Reproduce the data word for word, starting at its beginning and going on through the line that contains "38V34L30 28H18L16 31L11", and leave the pictures out.

++++

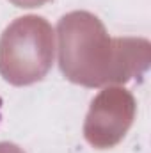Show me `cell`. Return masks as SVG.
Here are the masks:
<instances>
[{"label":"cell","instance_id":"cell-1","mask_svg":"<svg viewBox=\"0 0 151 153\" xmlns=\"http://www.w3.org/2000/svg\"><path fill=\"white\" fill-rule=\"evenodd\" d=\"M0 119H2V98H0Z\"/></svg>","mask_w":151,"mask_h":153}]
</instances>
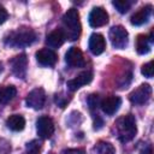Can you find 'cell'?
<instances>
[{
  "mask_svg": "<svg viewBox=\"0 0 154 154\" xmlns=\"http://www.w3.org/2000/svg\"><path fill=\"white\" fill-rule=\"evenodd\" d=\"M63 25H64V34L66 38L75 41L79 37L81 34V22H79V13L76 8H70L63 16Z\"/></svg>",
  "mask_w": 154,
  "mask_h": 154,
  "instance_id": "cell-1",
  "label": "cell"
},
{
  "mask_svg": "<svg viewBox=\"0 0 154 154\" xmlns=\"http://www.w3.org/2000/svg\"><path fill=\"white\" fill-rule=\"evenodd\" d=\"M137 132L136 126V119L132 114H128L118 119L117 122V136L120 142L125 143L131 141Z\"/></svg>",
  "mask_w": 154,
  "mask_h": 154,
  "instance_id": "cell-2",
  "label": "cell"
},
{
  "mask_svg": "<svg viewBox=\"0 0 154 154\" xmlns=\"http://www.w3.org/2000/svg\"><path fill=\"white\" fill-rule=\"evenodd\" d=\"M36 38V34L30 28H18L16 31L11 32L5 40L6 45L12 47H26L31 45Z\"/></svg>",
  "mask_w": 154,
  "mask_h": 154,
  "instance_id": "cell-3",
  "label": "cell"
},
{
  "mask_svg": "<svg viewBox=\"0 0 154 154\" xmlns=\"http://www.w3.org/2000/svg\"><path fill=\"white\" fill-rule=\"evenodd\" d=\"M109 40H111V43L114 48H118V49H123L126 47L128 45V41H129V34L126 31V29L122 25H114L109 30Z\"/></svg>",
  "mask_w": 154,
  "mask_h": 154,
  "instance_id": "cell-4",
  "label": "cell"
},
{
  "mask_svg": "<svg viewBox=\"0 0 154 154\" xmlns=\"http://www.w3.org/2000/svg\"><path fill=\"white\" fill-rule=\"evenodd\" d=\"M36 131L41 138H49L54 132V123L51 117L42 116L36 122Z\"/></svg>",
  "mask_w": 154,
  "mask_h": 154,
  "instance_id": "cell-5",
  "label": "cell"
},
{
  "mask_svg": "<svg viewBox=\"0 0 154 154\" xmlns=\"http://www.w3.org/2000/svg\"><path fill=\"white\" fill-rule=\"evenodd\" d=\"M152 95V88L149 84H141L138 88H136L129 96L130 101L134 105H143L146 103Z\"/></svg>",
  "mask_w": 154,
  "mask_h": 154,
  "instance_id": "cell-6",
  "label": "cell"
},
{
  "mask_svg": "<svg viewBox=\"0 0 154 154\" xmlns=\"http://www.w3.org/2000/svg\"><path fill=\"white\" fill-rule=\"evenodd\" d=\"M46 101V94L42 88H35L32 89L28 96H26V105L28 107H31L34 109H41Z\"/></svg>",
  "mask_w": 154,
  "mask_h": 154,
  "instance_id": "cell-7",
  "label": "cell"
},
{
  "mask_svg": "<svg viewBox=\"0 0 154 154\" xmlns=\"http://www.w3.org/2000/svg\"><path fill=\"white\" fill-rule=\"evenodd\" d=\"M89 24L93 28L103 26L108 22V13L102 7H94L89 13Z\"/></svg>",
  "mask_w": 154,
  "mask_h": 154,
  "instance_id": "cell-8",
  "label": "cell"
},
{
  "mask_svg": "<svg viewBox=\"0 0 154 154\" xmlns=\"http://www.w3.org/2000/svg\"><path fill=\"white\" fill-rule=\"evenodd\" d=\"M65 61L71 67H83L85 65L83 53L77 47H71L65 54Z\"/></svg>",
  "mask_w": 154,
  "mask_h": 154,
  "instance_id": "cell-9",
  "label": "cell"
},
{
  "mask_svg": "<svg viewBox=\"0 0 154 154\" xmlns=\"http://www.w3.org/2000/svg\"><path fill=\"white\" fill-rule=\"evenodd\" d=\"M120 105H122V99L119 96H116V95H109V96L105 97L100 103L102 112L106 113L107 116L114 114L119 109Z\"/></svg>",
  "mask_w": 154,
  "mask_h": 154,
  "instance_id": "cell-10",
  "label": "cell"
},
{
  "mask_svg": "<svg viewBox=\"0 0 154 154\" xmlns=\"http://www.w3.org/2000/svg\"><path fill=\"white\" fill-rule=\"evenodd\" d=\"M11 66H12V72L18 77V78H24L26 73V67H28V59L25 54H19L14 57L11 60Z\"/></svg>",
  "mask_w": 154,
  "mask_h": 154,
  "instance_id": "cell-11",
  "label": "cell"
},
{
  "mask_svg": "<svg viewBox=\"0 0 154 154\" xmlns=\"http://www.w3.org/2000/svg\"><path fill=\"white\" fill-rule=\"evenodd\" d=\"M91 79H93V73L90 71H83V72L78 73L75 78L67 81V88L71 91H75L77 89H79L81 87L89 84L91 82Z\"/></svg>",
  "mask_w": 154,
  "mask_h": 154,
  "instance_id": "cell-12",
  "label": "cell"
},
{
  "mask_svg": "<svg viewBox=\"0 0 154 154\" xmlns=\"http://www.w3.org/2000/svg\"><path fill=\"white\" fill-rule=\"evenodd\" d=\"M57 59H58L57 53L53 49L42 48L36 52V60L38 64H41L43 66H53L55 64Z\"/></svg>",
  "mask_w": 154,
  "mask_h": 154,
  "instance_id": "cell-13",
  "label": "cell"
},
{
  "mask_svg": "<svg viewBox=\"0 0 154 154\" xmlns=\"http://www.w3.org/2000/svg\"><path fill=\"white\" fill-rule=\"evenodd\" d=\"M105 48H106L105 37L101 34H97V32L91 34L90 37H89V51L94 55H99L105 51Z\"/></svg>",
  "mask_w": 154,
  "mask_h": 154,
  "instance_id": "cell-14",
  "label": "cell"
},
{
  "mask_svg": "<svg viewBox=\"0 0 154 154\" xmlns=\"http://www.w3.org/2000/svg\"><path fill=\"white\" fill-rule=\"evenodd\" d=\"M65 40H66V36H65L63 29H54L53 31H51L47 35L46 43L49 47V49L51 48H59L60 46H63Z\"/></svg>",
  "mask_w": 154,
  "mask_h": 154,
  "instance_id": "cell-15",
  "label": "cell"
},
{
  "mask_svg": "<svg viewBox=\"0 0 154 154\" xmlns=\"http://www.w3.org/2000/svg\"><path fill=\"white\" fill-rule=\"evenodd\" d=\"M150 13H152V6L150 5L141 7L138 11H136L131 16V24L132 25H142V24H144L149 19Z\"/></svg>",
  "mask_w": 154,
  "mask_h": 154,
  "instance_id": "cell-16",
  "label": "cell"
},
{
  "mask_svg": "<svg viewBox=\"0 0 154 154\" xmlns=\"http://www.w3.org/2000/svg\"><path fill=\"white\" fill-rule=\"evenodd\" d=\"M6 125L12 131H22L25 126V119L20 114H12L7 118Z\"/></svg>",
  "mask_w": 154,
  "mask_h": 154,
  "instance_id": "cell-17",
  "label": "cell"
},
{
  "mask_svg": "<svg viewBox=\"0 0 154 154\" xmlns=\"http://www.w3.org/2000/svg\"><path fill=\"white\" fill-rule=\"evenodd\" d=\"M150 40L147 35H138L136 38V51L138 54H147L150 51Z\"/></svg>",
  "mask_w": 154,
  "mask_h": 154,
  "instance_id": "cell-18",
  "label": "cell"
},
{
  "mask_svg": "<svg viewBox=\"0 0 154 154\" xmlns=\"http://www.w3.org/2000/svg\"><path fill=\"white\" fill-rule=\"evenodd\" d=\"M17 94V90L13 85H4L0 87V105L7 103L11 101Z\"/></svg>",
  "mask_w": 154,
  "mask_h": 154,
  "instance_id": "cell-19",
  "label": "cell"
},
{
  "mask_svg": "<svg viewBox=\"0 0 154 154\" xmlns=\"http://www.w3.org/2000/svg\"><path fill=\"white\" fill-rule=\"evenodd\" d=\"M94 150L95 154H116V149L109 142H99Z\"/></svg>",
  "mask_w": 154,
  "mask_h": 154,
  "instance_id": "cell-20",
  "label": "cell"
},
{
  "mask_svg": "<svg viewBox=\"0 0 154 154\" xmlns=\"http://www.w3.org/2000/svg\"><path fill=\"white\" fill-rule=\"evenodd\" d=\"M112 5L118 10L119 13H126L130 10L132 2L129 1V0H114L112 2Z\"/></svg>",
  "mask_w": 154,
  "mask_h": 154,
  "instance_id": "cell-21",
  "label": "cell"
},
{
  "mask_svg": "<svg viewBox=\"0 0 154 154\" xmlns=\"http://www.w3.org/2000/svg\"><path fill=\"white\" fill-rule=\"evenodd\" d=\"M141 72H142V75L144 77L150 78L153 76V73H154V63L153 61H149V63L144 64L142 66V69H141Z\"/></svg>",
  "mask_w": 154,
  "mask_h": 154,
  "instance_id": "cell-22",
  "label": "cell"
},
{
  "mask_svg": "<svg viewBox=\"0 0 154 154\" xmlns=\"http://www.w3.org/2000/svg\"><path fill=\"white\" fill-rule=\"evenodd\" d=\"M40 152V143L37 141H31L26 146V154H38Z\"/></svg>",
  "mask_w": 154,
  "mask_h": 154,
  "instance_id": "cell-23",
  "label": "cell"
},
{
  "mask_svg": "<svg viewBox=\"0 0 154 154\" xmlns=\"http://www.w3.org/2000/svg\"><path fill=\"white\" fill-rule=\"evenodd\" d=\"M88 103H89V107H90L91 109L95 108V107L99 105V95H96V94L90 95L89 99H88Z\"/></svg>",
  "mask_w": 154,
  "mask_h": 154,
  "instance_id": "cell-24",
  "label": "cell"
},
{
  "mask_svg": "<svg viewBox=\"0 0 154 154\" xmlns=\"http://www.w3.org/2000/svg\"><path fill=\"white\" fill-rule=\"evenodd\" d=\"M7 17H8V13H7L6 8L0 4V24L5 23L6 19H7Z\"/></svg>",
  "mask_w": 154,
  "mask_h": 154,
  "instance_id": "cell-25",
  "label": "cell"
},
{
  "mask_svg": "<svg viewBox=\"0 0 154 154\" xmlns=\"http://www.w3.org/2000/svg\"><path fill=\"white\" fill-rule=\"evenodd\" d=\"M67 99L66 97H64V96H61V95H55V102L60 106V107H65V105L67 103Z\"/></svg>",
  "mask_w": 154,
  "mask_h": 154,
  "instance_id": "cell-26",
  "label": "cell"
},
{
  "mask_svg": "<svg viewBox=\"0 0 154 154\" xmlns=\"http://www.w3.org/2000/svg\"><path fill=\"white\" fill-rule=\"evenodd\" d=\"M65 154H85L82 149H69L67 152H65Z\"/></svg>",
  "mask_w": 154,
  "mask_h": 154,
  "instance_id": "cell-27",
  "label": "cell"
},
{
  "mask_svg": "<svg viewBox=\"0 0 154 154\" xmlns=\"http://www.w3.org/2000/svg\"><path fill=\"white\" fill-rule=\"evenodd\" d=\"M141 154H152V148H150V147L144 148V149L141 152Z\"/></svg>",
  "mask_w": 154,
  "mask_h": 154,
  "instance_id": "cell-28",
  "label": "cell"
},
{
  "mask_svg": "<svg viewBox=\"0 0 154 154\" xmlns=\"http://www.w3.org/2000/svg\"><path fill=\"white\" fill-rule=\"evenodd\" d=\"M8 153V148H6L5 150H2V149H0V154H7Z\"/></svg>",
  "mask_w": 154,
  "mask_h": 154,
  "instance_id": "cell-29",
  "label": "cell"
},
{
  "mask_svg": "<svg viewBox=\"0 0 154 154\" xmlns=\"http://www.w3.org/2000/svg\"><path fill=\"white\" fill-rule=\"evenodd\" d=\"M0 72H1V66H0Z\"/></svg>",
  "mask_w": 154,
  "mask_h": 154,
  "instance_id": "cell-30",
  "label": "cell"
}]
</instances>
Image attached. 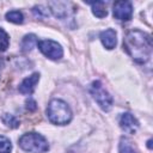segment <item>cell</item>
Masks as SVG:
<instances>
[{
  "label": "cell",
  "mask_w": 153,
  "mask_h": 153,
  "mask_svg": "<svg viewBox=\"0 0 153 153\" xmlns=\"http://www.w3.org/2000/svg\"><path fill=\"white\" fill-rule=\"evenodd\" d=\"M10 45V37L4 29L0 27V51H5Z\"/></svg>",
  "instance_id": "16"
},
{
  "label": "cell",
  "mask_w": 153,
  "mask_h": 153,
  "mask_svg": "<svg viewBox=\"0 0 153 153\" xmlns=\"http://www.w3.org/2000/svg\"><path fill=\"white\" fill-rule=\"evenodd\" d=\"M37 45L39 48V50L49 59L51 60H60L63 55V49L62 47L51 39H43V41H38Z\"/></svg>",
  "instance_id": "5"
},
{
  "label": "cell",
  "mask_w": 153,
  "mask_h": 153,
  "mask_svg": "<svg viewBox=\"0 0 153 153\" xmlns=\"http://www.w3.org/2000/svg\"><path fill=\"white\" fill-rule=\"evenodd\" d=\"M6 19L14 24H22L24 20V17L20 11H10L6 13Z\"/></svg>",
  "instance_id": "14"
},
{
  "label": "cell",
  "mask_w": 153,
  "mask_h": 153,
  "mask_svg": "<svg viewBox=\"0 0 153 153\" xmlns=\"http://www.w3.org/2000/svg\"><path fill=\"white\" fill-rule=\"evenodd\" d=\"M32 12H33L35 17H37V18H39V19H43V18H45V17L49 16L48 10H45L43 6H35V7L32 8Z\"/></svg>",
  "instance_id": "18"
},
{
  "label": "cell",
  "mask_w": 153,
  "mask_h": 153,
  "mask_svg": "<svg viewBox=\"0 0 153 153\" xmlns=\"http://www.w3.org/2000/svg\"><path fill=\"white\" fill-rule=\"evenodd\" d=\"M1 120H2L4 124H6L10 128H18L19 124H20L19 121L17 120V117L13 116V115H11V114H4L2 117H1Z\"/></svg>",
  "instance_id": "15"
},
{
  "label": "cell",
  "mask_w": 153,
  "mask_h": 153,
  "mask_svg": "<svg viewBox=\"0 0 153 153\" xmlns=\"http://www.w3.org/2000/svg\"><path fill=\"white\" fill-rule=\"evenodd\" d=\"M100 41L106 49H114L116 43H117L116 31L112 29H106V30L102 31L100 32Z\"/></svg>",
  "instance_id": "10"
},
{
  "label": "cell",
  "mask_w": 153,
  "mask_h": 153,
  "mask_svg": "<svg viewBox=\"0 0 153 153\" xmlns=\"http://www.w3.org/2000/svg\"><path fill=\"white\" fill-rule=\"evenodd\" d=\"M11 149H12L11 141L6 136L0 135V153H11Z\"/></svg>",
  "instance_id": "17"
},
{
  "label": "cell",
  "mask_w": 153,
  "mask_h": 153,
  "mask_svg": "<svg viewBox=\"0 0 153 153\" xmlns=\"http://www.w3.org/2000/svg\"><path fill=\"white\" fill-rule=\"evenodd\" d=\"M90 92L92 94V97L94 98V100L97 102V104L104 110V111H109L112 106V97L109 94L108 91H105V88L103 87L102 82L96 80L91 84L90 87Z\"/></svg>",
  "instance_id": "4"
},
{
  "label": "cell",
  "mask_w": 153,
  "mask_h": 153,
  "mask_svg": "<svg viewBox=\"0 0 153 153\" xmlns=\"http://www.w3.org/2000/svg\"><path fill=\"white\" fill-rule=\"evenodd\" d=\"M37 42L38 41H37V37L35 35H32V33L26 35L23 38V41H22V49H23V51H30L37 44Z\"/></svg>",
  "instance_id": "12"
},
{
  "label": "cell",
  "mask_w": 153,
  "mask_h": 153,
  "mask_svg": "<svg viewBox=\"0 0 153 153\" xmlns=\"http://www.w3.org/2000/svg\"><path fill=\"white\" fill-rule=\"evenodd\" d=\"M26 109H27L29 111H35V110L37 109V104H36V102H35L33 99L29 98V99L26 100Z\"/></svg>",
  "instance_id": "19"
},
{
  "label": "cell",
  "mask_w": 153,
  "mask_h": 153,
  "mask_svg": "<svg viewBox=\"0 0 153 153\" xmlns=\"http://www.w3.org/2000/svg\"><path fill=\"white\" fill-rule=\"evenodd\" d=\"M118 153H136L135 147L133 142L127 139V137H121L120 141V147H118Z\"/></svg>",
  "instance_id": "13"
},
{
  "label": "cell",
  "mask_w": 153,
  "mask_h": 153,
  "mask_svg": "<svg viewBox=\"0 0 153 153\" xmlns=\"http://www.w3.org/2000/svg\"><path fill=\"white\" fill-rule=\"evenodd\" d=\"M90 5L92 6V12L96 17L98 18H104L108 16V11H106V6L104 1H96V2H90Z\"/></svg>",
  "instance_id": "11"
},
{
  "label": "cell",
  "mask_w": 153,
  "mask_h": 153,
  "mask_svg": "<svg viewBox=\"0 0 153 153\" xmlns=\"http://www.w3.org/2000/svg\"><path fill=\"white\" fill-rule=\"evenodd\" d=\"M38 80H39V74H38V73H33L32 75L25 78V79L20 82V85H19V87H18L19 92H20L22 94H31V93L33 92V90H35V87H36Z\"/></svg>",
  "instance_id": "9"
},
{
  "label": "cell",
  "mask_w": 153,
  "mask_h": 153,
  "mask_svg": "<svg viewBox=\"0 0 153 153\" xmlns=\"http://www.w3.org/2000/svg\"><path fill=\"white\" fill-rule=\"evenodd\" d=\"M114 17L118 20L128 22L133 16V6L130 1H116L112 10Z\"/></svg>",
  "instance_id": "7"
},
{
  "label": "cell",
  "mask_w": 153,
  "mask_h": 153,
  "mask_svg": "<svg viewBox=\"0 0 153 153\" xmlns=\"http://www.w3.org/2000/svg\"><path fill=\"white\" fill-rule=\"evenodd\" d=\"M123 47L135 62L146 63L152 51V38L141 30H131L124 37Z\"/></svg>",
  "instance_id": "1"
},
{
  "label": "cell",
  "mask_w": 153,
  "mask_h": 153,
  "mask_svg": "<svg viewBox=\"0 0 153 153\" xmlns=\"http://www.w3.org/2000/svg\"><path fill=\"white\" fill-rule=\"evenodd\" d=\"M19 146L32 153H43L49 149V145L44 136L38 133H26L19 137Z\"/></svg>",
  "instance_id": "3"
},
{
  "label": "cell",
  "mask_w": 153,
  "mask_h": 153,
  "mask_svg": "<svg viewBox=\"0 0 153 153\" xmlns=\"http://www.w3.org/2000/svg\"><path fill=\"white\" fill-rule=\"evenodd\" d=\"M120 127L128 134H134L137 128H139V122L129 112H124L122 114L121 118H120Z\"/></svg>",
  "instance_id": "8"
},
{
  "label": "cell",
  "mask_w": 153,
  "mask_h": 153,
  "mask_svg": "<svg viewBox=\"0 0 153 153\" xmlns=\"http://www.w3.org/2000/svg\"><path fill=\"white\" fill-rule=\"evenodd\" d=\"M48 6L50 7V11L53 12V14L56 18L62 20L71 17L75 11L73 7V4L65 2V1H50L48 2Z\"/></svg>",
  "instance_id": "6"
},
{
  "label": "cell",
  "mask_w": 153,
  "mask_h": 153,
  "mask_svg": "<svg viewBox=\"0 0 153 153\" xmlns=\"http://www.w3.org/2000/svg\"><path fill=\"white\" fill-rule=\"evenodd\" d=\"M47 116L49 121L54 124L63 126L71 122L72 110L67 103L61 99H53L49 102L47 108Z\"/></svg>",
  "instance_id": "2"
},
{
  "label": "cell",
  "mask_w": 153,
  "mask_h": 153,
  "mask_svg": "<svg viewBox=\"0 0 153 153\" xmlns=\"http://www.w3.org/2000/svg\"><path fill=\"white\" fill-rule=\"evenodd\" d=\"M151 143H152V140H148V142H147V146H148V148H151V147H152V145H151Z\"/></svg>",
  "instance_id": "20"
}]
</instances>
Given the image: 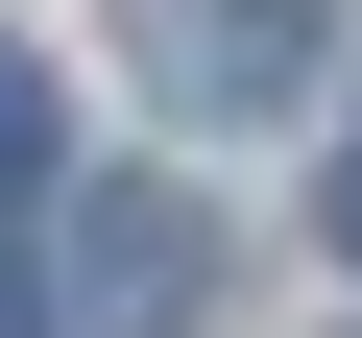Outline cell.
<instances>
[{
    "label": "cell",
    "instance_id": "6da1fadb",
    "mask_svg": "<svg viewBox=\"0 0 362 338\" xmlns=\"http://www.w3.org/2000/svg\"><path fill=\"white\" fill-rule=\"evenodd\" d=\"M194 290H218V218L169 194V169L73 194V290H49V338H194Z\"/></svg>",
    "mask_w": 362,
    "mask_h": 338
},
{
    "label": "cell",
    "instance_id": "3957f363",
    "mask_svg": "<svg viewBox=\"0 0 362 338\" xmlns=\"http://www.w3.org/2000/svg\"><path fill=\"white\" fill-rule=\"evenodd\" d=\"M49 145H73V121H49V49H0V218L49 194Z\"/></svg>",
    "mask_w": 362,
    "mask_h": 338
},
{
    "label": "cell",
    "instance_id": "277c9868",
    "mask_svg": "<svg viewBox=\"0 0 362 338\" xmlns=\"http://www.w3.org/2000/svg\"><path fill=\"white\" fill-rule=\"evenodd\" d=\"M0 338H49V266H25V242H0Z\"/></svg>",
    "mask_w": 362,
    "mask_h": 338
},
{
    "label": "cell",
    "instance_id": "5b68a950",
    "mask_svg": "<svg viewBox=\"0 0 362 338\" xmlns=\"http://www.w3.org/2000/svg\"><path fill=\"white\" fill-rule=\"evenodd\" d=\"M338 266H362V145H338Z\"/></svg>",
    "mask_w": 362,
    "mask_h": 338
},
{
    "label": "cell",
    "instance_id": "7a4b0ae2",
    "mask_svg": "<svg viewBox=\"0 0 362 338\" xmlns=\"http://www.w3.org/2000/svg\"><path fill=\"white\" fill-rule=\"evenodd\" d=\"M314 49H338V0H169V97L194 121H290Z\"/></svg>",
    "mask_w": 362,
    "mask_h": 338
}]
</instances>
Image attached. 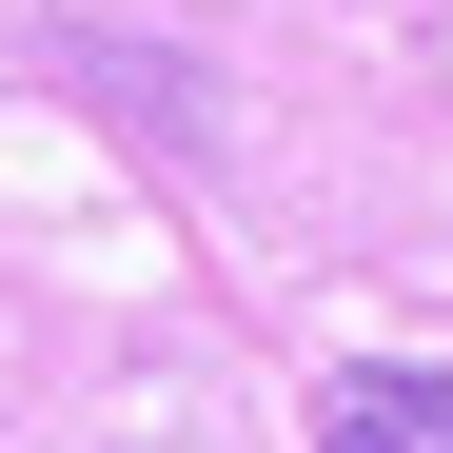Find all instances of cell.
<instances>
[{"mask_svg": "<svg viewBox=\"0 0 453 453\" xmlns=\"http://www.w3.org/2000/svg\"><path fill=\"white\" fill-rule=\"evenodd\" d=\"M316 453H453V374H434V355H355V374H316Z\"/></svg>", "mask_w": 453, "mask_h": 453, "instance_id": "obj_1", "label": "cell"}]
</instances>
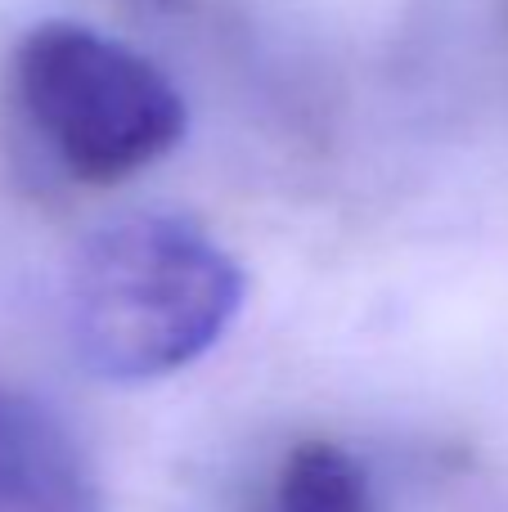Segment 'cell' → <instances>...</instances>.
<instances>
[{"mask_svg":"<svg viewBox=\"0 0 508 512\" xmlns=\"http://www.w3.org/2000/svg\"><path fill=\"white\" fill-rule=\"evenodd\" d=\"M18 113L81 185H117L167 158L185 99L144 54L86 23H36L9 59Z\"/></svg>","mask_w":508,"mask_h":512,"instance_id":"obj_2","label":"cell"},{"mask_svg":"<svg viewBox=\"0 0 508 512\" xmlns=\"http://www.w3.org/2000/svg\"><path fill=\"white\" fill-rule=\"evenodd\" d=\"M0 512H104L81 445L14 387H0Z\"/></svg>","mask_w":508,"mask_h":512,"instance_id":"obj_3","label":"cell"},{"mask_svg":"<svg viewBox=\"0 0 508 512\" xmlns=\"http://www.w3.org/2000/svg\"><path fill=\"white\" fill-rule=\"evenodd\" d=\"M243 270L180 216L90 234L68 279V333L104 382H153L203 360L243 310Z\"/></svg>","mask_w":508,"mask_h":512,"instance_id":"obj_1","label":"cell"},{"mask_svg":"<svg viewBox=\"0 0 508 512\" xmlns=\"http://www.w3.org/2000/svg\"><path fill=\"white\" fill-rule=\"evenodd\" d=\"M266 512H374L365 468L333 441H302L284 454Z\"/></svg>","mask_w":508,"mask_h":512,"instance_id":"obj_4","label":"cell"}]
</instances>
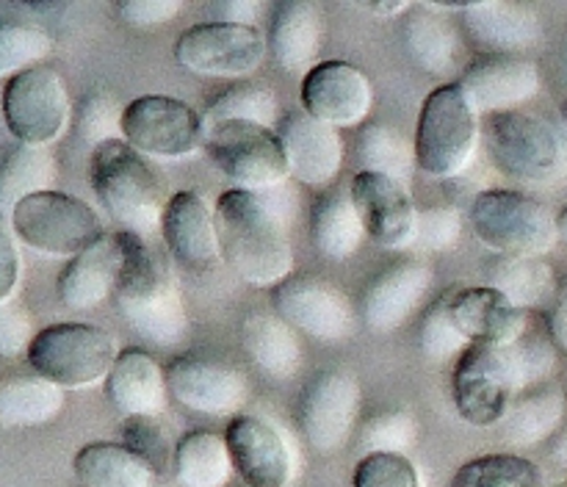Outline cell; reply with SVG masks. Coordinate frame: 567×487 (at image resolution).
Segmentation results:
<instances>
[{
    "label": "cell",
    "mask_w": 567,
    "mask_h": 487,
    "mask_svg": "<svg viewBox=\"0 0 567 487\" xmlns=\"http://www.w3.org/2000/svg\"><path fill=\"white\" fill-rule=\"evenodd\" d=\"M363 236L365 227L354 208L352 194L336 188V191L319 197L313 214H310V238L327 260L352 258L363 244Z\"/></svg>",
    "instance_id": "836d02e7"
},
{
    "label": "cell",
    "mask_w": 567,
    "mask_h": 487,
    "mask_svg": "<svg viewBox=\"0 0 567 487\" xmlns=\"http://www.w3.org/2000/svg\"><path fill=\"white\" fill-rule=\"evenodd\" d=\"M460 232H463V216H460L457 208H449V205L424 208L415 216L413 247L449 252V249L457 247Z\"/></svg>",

++++

Completed exercise:
Show me `cell`. Return masks as SVG.
Here are the masks:
<instances>
[{"label":"cell","instance_id":"cell-1","mask_svg":"<svg viewBox=\"0 0 151 153\" xmlns=\"http://www.w3.org/2000/svg\"><path fill=\"white\" fill-rule=\"evenodd\" d=\"M0 119H2V98H0Z\"/></svg>","mask_w":151,"mask_h":153}]
</instances>
Can you find 'cell'?
<instances>
[{
  "mask_svg": "<svg viewBox=\"0 0 154 154\" xmlns=\"http://www.w3.org/2000/svg\"><path fill=\"white\" fill-rule=\"evenodd\" d=\"M63 25H64V34L66 38L75 41L79 37L81 34V22H79V13L76 8H70L63 16Z\"/></svg>",
  "mask_w": 154,
  "mask_h": 154,
  "instance_id": "cell-1",
  "label": "cell"
},
{
  "mask_svg": "<svg viewBox=\"0 0 154 154\" xmlns=\"http://www.w3.org/2000/svg\"><path fill=\"white\" fill-rule=\"evenodd\" d=\"M137 132L136 126V119L132 114H128L118 119L117 122V136L120 142L125 143L131 141Z\"/></svg>",
  "mask_w": 154,
  "mask_h": 154,
  "instance_id": "cell-2",
  "label": "cell"
},
{
  "mask_svg": "<svg viewBox=\"0 0 154 154\" xmlns=\"http://www.w3.org/2000/svg\"><path fill=\"white\" fill-rule=\"evenodd\" d=\"M36 38V34L30 28H18L16 31L11 32L5 40L6 45L12 47H26L31 45Z\"/></svg>",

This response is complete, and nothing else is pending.